Are you running this on Dataproc serverless? What is the runtime version?

lorenh516 commented 1 month ago

Yes, running on Dataproc serverless with default runtime version. Looks like it's Spark runtime 2.2 LTS based on gcloud documentation. Update: The failed batch details subpage lists Version: 2.2.25.

Also noting that the error persisted when I tried using the .jar with latest connector version: https://storage.googleapis.com/spark-lib/bigquery/spark-bigquery-with-dependencies_2.12-0.40.0.jar.

davidrabinowitz commented 1 month ago

If you are running on Dataproc serverless, there's no need to set the connectors in the spark.jar property as they are built into the image.

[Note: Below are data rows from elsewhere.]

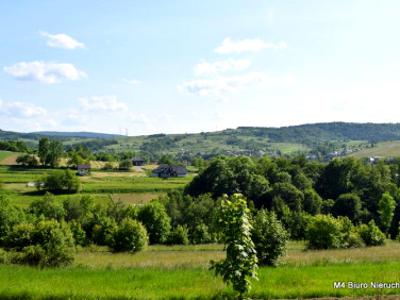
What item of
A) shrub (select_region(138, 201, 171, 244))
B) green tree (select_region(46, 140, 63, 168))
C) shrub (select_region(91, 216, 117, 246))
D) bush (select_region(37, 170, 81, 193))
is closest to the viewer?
shrub (select_region(91, 216, 117, 246))

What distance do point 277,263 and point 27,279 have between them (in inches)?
493

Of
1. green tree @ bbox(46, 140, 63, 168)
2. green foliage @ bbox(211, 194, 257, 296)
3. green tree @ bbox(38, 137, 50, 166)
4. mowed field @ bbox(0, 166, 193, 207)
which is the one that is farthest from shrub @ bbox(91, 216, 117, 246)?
green tree @ bbox(38, 137, 50, 166)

You can use the latest connector by setting --properties dataproc.sparkBqConnector.uri=gs://spark-lib/bigquery/spark-3.5-bigquery-0.41.0.jar on batch creation.

lorenh516 commented 1 month ago

thanks! i've switched to doing that, though it didn't resolve my issue.

davidrabinowitz commented 1 month ago

Can you please share the full stack trace from the 0.41.0 connector?

lorenh516 commented 1 month ago

I've made several changes to my code since last week and have since been able to write the joined table to BQ/ have not been able to reproduce the error. I'm going to close this issue for now and will open a new one if I run into it again.